PAGE TEXT ->
This contention is unsound. The fact that the President’s decision had been set aside cannot by any stretch of the imagination mean that the impugned provisions were no longer applicable to the second applicant. He remained subject to them in the sense that the sentence of death that had been imposed upon him could be set aside only in terms of these provisions. It was important for him to know whether or not they were constitutional.41 Moreover the issue of the constitutionality of these provisions is also of enormous public importance. The High Court was right to consider it.
The foundation of the reasoning of the High Court that led to the conclusion that the impugned provisions were unconstitutional was the understanding that all sentences of death that had been imposed before the date upon which this Court declared capital punishment constitutionally invalid became unlawful in consequence of the declaration of invalidity. According to the High Court, it followed from this that all people who had been sentenced to death had the right to be sentenced afresh. Since the sentencing process was part of a trial, the High Court reasoned that the right to be sentenced afresh included the right to be “sentenced as part of and in accordance with”42 the fair trial requirement mandated by section 35 of the Constitution. I have already set out the ways in which the prescribed procedure deviates from the rights enshrined in section 35(3) of the Constitution.43 The first question that must be answered therefore is whether the finding that the mechanism enacted to substitute death sentences with other appropriate sentences was hit by section 35(3) of the Constitution.
The starting point of the High Court’s reasoning is not correct. Sentences of death were not declared to be inconsistent with the Constitution with retrospective effect. The applicants and all other people in their position therefore had their death sentences imposed upon them, in terms of the law as it stood at the time. They had been tried, convicted and sentenced to death by a high court at a time when the Bill of Rights was not in force. The high court had found that the case before it was so exceptional that no sentence other than capital punishment would reasonably fulfil the objects of punishment. The SCA had moreover confirmed the decision of the high court in all these cases. Both courts had decided in all these cases that the ultimate sentence then available was the only proper sentence to be imposed after considering all mitigating and aggravating factors. This Court had not set aside the death sentences but merely ordered that the sentence not be executed, because it was no longer lawful.

Part of a data file
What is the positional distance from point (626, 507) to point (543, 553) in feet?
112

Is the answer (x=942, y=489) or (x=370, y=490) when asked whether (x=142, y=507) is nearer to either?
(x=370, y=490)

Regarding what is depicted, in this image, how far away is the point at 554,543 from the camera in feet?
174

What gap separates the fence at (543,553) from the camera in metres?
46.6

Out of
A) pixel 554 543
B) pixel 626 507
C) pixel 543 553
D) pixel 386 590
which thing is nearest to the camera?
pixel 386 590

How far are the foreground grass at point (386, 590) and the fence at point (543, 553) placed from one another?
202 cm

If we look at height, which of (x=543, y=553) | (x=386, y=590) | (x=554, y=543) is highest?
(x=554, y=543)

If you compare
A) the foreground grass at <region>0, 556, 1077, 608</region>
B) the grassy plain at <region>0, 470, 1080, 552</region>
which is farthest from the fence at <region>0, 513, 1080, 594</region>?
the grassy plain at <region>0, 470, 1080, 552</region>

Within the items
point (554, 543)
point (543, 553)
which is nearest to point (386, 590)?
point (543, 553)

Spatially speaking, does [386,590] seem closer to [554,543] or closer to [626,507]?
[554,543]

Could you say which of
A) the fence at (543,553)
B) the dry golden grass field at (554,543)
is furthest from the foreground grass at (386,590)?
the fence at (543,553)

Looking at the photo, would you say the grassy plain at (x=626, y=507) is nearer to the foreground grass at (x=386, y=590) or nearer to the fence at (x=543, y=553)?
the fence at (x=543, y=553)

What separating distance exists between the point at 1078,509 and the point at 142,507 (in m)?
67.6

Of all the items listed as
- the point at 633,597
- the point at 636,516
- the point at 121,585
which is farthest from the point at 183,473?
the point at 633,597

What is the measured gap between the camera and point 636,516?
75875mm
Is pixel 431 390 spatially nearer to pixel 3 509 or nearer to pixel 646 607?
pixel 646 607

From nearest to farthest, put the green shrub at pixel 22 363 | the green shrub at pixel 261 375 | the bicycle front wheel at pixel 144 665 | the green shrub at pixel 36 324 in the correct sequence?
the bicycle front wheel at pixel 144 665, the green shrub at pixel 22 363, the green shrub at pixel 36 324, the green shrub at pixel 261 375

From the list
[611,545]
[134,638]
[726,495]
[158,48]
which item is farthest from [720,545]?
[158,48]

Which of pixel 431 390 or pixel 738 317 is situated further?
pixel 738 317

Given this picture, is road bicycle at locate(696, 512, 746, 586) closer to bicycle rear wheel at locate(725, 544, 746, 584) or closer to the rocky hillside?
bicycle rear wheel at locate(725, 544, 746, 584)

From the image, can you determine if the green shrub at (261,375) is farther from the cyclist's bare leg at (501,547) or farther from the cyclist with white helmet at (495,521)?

TASK REQUIREMENTS ->
1. According to the judgment, which section of the Constitution mandates the fair trial requirement?
2. Reproduce the passage of the judgment starting at "This contention is" and ending at "to consider it.".

SOLUTION LIST ->
1. Section 35 of the Constitution.

2.
This contention is unsound. The fact that the President’s decision had been set aside cannot by any stretch of the imagination mean that the impugned provisions were no longer applicable to the second applicant. He remained subject to them in the sense that the sentence of death that had been imposed upon him could be set aside only in terms of these provisions. It was important for him to know whether or not they were constitutional.41 Moreover the issue of the constitutionality of these provisions is also of enormous public importance. The High Court was right to consider it.